Job
Copy the text of every record below word for word, leaving out the pictures.

- - -

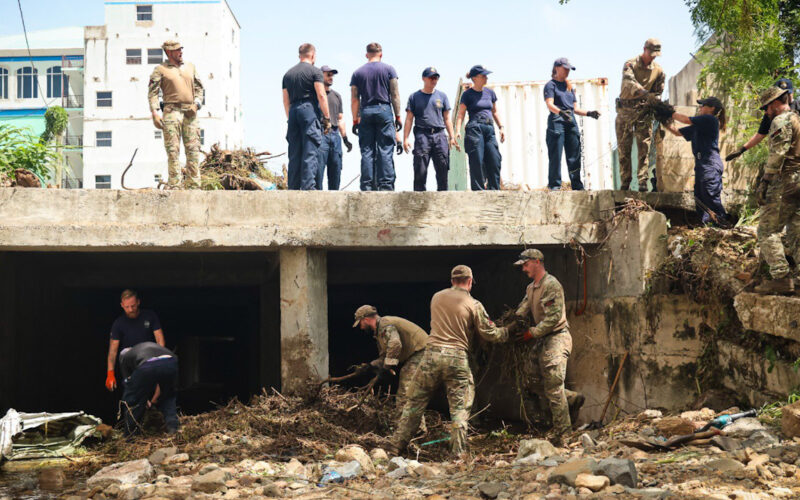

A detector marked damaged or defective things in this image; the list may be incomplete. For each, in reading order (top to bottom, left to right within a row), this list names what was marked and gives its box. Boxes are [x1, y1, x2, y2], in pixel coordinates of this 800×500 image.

damaged structure [1, 186, 792, 428]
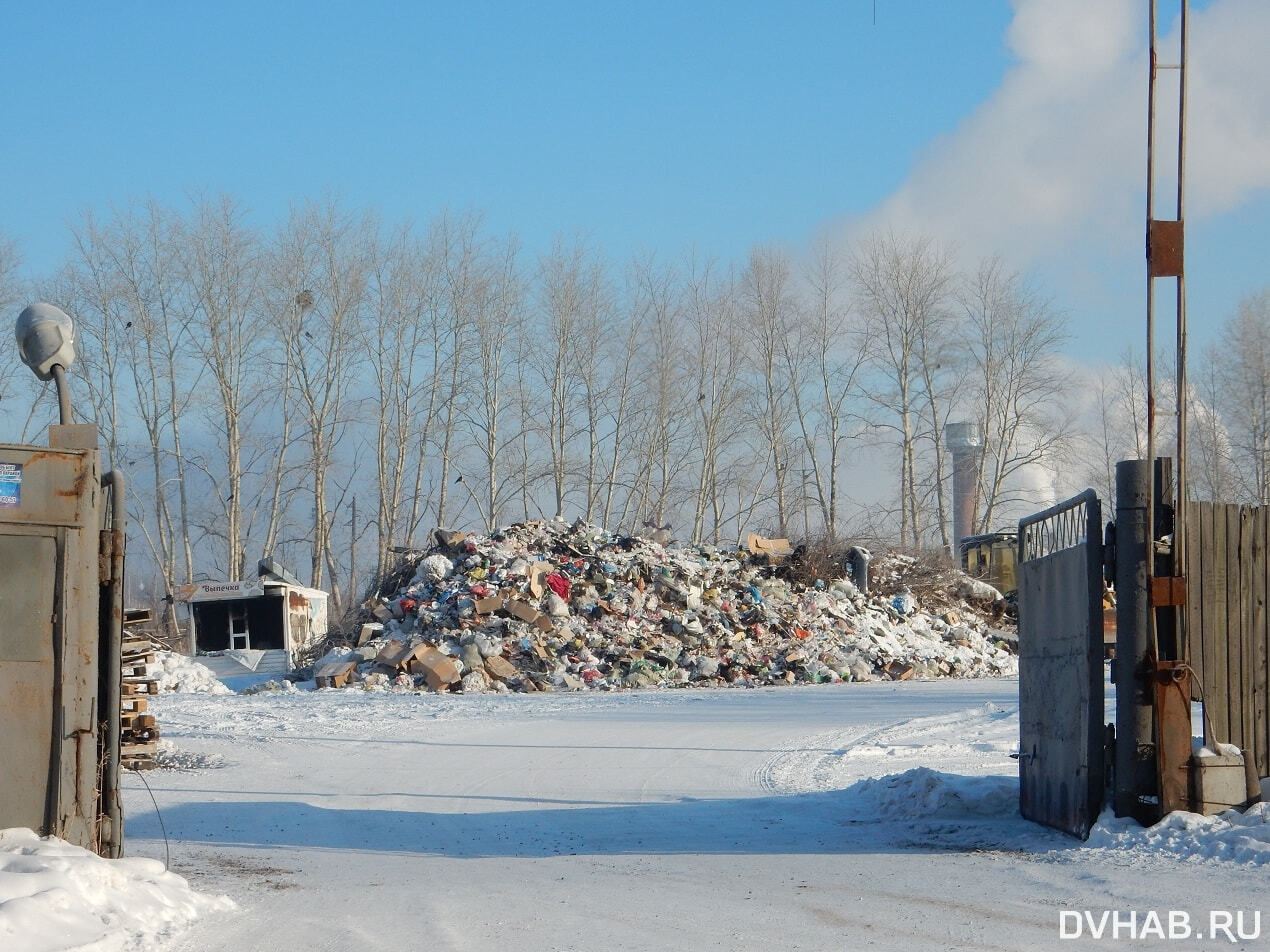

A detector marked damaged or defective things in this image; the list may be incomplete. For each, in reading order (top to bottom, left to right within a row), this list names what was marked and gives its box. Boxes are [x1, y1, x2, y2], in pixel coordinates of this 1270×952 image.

rusted metal box [0, 431, 121, 858]
rusty metal post [1117, 459, 1158, 822]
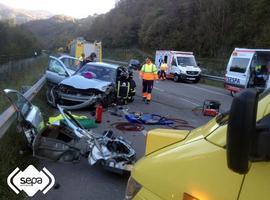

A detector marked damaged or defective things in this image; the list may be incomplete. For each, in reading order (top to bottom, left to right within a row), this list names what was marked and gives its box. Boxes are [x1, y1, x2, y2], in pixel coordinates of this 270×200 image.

shattered car window [77, 64, 117, 82]
crashed car's crumpled hood [60, 74, 112, 91]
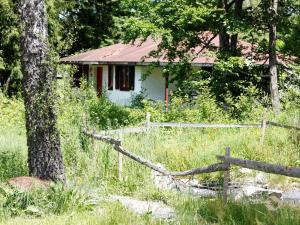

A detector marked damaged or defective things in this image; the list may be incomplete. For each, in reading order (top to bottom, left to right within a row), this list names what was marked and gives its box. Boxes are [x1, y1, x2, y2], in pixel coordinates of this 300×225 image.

rusty red roof [60, 32, 292, 66]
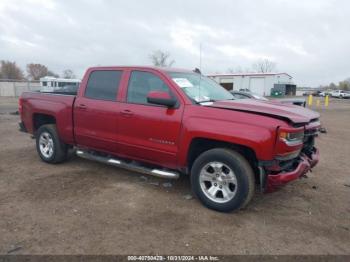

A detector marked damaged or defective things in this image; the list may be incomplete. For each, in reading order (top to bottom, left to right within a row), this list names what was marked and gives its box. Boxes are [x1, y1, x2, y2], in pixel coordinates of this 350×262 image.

front bumper damage [264, 147, 318, 192]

- - -

Written reply
A detector marked damaged or defective things in this image; the list may be incomplete. For each, in reading order (top to bottom, left to right within a row), this list names what was marked and gives its box. Boxes are [x1, y1, x2, y2], in pixel coordinates of this 800×500 image.

damaged structure [1, 186, 792, 428]

A detector marked damaged or defective things in this image; the list may be incomplete. For each, in reading order (top to bottom, left to right within a row), this list names what was marked and gives its box. Boxes are [x1, y1, x2, y2], in pixel coordinates of this 1270×952 image.

rusted metal box [0, 431, 121, 858]
rusty metal post [1117, 459, 1158, 822]

A detector marked damaged or defective things in this image; the list may be incomplete. For each, in reading order (top to bottom, left to right within a row), this list names what was marked and gives its box. Boxes are [x1, y1, x2, y2], in pixel coordinates of this 270×200 image.

shattered car window [77, 64, 117, 82]
crashed car's crumpled hood [60, 74, 112, 91]

A detector marked damaged or defective things in this image; the list may be incomplete. For each, in reading order (top to bottom, left to right within a row), this list names what was marked and gives its box. Boxes are [x1, y1, x2, y2], in pixel coordinates of this 300×225 image.

rusty red roof [60, 32, 292, 66]

A detector marked damaged or defective things in this image; the list may be incomplete. For each, in reading order (top to bottom, left to right within a row), this list names what was marked and gives its box. Boxes are [x1, y1, x2, y2], in pixel coordinates of this 350×262 image.

front bumper damage [264, 147, 318, 192]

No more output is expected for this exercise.